• PROVIDED TEXT:
------------------------------------------------------------------------
As promised in the American Families Plan, the Greenbook details a proposal to tax income attributable to partnership interests received in exchange for investment services (commonly referred to as ‘carried interests’) as ordinary income, regardless of the character of the income in the hands of the partnership. The mechanics described in the Greenbook appear to follow a bill that has regularly been introduced by Democratic representatives over the past decade, most recently earlier this year. Unlike previous bills, however, the effect of this proposal would be limited to taxpayers earning greater than $400,000 in a year. Taxpayers earning under this threshold would continue to be subject to the existing three-year rule for long-term capital gains attributable to carried interests (section 1061). For more details, refer to our prior tax alert.
The proposal would be effective for tax years beginning after Dec. 31, 2021.
Repeal deferral of gain from like kind exchanges
In the wake of the TCJA, section 1031 may be taking another blow that would further limit its applicability. The Administration has repeatedly expressed its views that like-kind exchanges are a loophole and signaled its eagerness to make taxable high-gain transactions that have historically been tax-deferred. The Administration’s proposals would continue the historic limitation on the types of property subject to deferral under section 1031, and if enacted as drafted in the Greenbook, would further limit the applicability of section 1031 by limiting the amount of gain deferral to only $500,000 ($1 million for married couples filing jointly) for exchanges completed in tax years beginning after Dec. 31, 2021.
------------------------------------------------------------------------
• BRIEF 1:
In the music notation dataset rows, copy everything from the first row down to the line containing "Write the LilyPond". Replace "ABC notation" with "ABC text" and leave everything else unchanged.

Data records
------------------------------------------------------------------------
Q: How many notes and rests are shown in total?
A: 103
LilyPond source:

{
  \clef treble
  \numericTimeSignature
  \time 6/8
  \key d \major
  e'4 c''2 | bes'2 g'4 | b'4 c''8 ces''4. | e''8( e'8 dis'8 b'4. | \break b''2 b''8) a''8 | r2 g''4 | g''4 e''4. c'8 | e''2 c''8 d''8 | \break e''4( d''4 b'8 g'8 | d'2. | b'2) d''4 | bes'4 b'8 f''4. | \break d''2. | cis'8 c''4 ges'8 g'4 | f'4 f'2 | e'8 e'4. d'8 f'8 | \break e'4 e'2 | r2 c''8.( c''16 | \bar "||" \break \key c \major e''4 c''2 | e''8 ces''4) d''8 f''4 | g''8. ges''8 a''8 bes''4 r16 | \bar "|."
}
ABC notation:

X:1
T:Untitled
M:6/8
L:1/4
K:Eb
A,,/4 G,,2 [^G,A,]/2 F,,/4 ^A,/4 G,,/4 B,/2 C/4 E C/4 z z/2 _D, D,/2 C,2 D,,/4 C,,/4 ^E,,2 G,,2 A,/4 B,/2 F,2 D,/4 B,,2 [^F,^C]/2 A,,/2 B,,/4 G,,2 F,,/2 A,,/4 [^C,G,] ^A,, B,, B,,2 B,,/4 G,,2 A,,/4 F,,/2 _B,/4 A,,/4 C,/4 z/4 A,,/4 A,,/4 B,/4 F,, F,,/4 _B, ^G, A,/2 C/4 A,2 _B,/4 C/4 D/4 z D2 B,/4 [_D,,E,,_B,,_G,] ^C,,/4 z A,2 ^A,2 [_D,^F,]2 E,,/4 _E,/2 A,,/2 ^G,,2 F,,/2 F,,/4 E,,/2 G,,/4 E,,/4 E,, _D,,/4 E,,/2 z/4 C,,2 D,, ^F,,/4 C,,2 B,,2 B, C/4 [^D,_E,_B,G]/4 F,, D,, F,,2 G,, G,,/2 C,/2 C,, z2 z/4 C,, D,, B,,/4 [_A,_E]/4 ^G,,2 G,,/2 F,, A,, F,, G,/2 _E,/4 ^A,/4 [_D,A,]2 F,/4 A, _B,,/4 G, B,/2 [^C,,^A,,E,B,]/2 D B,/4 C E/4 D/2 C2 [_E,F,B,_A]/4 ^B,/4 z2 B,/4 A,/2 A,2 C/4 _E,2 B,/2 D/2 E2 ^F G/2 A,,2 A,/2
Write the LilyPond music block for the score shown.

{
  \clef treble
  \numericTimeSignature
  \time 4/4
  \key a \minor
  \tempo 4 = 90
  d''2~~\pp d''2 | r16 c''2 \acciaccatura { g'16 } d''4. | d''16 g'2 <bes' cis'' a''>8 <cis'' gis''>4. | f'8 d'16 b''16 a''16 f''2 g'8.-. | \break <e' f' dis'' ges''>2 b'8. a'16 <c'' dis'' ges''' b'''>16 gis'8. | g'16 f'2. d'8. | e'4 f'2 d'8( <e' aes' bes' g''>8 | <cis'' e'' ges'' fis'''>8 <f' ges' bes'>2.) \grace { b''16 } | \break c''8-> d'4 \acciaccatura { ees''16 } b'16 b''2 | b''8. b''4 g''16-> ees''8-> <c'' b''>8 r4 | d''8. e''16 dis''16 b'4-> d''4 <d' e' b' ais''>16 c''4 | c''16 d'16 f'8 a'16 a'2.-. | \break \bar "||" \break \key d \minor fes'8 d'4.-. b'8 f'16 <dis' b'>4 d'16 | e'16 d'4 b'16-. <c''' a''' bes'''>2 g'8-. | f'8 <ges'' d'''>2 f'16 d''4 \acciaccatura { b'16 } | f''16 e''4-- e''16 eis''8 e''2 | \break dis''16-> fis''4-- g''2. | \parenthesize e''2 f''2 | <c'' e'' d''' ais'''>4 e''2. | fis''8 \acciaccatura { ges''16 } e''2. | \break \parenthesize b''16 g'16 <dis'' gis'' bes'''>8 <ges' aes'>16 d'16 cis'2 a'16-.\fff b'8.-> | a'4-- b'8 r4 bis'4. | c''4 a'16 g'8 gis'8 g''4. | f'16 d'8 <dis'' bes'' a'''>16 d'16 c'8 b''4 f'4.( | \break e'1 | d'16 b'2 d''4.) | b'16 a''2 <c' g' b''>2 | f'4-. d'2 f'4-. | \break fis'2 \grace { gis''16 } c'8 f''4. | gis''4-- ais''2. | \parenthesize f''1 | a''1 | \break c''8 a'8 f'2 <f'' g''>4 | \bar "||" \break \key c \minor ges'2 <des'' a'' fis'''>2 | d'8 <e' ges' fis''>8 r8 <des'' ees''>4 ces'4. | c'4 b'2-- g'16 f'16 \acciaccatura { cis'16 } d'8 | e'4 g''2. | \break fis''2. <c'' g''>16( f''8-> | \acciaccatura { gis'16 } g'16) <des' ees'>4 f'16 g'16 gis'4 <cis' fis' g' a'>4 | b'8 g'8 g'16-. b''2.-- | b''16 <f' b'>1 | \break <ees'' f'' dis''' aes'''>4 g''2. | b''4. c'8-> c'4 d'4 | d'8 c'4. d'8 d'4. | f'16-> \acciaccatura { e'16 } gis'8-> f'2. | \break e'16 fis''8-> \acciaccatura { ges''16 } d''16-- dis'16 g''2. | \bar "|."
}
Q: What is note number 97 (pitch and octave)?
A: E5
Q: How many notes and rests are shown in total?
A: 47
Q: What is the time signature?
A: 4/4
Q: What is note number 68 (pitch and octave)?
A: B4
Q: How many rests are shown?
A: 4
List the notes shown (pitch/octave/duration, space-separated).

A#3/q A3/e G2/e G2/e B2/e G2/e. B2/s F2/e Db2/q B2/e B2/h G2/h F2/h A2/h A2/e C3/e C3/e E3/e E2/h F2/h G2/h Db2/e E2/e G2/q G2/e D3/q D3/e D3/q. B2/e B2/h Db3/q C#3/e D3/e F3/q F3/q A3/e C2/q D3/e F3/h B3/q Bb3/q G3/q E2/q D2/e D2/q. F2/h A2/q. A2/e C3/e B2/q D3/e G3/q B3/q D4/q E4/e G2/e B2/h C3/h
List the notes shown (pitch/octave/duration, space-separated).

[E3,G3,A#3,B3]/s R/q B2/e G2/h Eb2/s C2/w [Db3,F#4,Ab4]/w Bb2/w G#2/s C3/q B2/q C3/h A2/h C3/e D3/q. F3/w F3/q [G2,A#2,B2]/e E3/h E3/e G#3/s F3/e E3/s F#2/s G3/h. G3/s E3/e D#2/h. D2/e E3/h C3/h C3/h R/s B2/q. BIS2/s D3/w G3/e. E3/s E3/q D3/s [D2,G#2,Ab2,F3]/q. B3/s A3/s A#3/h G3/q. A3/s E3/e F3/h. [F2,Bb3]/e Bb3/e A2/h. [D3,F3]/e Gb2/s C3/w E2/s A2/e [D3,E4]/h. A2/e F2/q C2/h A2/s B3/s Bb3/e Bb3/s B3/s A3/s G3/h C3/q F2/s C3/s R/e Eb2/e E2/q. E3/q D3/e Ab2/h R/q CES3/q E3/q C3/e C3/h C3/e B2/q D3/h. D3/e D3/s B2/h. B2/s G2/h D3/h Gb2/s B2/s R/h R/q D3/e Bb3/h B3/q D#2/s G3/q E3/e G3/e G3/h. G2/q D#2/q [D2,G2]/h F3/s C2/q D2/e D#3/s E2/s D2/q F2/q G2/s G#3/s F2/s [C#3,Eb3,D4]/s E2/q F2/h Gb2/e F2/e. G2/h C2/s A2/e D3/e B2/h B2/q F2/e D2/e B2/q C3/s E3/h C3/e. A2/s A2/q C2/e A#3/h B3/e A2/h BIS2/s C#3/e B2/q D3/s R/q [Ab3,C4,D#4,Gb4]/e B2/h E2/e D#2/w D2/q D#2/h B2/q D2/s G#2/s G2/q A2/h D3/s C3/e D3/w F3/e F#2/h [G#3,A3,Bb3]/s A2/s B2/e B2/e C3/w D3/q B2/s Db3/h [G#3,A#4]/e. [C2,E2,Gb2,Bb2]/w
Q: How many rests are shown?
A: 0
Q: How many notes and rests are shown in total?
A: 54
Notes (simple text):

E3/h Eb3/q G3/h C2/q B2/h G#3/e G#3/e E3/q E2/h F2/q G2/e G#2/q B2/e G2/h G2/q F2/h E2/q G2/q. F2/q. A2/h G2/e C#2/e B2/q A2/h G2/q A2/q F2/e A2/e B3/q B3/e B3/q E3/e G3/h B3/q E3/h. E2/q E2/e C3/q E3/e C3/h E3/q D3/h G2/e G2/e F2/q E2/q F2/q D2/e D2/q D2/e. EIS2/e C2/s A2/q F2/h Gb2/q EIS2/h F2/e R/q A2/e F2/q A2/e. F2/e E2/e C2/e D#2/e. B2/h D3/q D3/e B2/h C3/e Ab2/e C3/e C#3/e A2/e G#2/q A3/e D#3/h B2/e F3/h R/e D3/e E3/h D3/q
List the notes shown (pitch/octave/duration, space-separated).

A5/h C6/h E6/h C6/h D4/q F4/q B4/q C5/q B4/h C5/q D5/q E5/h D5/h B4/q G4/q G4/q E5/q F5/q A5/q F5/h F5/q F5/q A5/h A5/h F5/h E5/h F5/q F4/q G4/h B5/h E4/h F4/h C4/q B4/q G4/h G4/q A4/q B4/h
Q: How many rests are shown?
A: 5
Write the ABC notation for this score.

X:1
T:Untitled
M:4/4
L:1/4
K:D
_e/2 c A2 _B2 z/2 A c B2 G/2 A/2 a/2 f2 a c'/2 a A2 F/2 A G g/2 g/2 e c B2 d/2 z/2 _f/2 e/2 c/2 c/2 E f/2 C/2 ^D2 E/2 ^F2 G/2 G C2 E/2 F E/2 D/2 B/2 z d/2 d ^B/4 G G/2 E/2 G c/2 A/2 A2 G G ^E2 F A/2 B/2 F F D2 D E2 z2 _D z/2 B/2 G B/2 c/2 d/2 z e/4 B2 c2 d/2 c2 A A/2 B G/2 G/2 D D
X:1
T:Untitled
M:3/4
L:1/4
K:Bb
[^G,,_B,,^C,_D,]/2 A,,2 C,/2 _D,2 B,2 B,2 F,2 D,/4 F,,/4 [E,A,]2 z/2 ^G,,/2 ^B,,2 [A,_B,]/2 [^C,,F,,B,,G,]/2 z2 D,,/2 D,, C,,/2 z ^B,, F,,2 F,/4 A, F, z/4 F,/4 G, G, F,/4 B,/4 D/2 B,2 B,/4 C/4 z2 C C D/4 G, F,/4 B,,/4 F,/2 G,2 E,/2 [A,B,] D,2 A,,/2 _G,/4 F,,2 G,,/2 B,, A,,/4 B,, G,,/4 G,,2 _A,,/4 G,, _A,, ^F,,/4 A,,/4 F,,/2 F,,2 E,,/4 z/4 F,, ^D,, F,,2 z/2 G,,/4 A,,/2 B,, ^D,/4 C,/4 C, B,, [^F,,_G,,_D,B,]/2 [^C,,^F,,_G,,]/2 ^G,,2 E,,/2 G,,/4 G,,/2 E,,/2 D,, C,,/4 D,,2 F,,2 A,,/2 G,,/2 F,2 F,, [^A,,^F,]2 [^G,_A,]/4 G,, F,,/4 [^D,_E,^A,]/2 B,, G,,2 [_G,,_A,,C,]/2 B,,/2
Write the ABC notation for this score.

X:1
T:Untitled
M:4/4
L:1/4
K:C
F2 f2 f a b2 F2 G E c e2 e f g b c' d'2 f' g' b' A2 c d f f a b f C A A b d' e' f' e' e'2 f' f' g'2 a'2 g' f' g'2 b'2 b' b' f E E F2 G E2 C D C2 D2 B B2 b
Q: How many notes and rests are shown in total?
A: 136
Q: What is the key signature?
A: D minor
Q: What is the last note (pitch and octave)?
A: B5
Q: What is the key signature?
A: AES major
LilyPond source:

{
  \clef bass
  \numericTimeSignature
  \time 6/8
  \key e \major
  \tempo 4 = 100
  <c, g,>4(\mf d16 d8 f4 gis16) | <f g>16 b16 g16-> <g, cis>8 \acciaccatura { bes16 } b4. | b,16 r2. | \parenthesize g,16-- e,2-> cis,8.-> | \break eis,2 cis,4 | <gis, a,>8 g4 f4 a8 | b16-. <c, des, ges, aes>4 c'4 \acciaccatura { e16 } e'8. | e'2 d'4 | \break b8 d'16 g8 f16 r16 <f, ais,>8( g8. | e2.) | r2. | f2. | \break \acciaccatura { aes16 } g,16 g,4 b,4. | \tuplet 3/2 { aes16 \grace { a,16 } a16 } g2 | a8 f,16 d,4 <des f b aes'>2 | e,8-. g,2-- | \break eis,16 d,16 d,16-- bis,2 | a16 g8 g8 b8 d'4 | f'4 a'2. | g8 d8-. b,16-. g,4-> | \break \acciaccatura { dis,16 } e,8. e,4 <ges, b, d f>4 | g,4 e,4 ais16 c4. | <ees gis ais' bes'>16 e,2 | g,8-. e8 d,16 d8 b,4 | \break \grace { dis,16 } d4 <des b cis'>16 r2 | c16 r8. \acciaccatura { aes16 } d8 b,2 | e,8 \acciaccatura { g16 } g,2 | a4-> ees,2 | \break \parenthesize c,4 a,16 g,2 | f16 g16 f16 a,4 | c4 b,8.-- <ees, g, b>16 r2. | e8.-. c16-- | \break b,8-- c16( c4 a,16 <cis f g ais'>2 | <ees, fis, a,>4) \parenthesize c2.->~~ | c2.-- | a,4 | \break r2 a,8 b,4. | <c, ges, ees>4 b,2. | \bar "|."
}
------------------------------------------------------------------------
• BRIEF 2:
For each statement, answer yes or no depending on whether it agrees with the tax proposal passage, and quote the deciding words. (a) The carried interest change would apply only to taxpayers earning more than $400,000 in a year. (b) The cap on like-kind exchange gain deferral for married couples filing jointly would be $500,000. (c) The carried interest proposal would take effect for tax years beginning after Dec. 31, 2022.

• ANSWER 1:
Q: How many notes and rests are shown in total?
A: 103
LilyPond source:

{
  \clef treble
  \numericTimeSignature
  \time 6/8
  \key d \major
  e'4 c''2 | bes'2 g'4 | b'4 c''8 ces''4. | e''8( e'8 dis'8 b'4. | \break b''2 b''8) a''8 | r2 g''4 | g''4 e''4. c'8 | e''2 c''8 d''8 | \break e''4( d''4 b'8 g'8 | d'2. | b'2) d''4 | bes'4 b'8 f''4. | \break d''2. | cis'8 c''4 ges'8 g'4 | f'4 f'2 | e'8 e'4. d'8 f'8 | \break e'4 e'2 | r2 c''8.( c''16 | \bar "||" \break \key c \major e''4 c''2 | e''8 ces''4) d''8 f''4 | g''8. ges''8 a''8 bes''4 r16 | \bar "|."
}
ABC text:

X:1
T:Untitled
M:6/8
L:1/4
K:Eb
A,,/4 G,,2 [^G,A,]/2 F,,/4 ^A,/4 G,,/4 B,/2 C/4 E C/4 z z/2 _D, D,/2 C,2 D,,/4 C,,/4 ^E,,2 G,,2 A,/4 B,/2 F,2 D,/4 B,,2 [^F,^C]/2 A,,/2 B,,/4 G,,2 F,,/2 A,,/4 [^C,G,] ^A,, B,, B,,2 B,,/4 G,,2 A,,/4 F,,/2 _B,/4 A,,/4 C,/4 z/4 A,,/4 A,,/4 B,/4 F,, F,,/4 _B, ^G, A,/2 C/4 A,2 _B,/4 C/4 D/4 z D2 B,/4 [_D,,E,,_B,,_G,] ^C,,/4 z A,2 ^A,2 [_D,^F,]2 E,,/4 _E,/2 A,,/2 ^G,,2 F,,/2 F,,/4 E,,/2 G,,/4 E,,/4 E,, _D,,/4 E,,/2 z/4 C,,2 D,, ^F,,/4 C,,2 B,,2 B, C/4 [^D,_E,_B,G]/4 F,, D,, F,,2 G,, G,,/2 C,/2 C,, z2 z/4 C,, D,, B,,/4 [_A,_E]/4 ^G,,2 G,,/2 F,, A,, F,, G,/2 _E,/4 ^A,/4 [_D,A,]2 F,/4 A, _B,,/4 G, B,/2 [^C,,^A,,E,B,]/2 D B,/4 C E/4 D/2 C2 [_E,F,B,_A]/4 ^B,/4 z2 B,/4 A,/2 A,2 C/4 _E,2 B,/2 D/2 E2 ^F G/2 A,,2 A,/2
Write the LilyPond music block for the score shown.

• ANSWER 2:
(a) Yes: "the effect of this proposal would be limited to taxpayers earning greater than $400,000 in a year."
(b) No: "$500,000 ($1 million for married couples filing jointly)"
(c) No: "The proposal would be effective for tax years beginning after Dec. 31, 2021."